Electronic transport and atomic vibrational properties of semiconducting Mg Sn thin film

• Published in: Phase transitions Vol. 79; no. 9-10; pp. 839 - 852
• Main Authors: Sahoo, B., Adeagbo, W. A., Stromberg, F., Keune, W., Schuster, E., Peters, R., Entel, P., Lüttjohann, S., Gondorf, A., Sturhahn, W., Zhao, J., Toellner, T. S., Alp, E. E.
• Format: Journal Article
• Language: English
• Published: Taylor & Francis Group 01.09.2006
• Subjects: Ab-initio calculation; Hall effect; Infrared spectroscopy; Nuclear resonant inelastic X-ray scattering; Phonon density of states; Sn film; Sn Mössbauer spectroscopy
• ISSN: 0141-1594; 1029-0338
• DOI: 10.1080/01411590600961099

A polycrystalline Mg 2 Sn thin film has been prepared by thermal co-evaporation in ultrahigh vacuum of Mg and Sn onto a naturally oxidized Si(100) substrate at  −140°C. The structure of the sample was characterized by X-ray diffraction (XRD) and 119 Sn conversion electron Mössbauer spectroscopy (CEMS).
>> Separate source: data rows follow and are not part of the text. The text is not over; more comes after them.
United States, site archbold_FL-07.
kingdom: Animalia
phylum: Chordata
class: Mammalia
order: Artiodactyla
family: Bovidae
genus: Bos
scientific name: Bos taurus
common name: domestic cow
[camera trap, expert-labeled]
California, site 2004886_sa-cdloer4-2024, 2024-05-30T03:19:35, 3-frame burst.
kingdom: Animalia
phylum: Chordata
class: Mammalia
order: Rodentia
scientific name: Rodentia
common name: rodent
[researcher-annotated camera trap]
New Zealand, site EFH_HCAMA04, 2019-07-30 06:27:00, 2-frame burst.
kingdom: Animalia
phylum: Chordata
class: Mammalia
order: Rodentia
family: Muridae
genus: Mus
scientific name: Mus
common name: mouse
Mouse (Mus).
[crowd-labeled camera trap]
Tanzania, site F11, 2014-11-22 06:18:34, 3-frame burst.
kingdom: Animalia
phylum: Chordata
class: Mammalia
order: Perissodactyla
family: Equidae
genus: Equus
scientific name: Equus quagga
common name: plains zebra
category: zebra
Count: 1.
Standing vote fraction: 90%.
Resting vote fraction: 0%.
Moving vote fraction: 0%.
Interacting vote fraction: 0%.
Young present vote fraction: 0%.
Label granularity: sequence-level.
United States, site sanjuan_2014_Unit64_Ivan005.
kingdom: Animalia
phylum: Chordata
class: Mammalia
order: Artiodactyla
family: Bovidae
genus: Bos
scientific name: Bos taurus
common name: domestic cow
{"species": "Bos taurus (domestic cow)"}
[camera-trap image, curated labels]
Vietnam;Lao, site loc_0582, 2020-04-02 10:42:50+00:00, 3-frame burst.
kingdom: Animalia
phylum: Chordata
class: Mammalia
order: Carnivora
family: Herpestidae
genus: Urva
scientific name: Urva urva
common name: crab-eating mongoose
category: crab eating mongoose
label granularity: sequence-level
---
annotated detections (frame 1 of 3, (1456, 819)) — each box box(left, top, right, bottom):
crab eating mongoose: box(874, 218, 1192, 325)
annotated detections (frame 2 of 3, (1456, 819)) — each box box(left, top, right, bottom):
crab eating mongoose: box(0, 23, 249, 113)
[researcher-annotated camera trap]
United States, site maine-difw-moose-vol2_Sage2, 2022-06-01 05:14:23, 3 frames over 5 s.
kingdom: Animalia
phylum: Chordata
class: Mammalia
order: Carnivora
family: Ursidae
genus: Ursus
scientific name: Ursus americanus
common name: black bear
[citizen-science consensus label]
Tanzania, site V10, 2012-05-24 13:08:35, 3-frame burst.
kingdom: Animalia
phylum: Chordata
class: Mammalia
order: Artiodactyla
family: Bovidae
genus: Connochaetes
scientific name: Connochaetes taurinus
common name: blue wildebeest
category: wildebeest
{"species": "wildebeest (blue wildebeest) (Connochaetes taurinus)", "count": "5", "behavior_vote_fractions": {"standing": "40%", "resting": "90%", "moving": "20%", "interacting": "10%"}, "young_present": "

The semiconducting property of the Mg 2 Sn thin film was confirmed by electrical resistance, magnetoresistance, Hall-effect and infrared spectroscopy measurements, and a value of ∼0.2 eV was found for the electronic gap energy. The 119 Sn-projected partial vibrational density of states (VDOS), g(E), has been measured by nuclear resonant inelastic X-ray scattering (NRIXS) of 23.878 keV synchrotron radiation. Together with g(E), other thermodynamic quantities such as the probability of recoilless absorption (f-factor), the average kinetic energy per Sn atom, the average force constant, and the vibrational entropy per Sn atom are obtained. The partial VDOS of both elements (Mg and Sn) has been calculated theoretically and reasonable agreement with the measured 119 Sn-projected VDOS is observed. g(E) is characterized by a phonon energy gap ranging from ∼17 to ∼21 meV.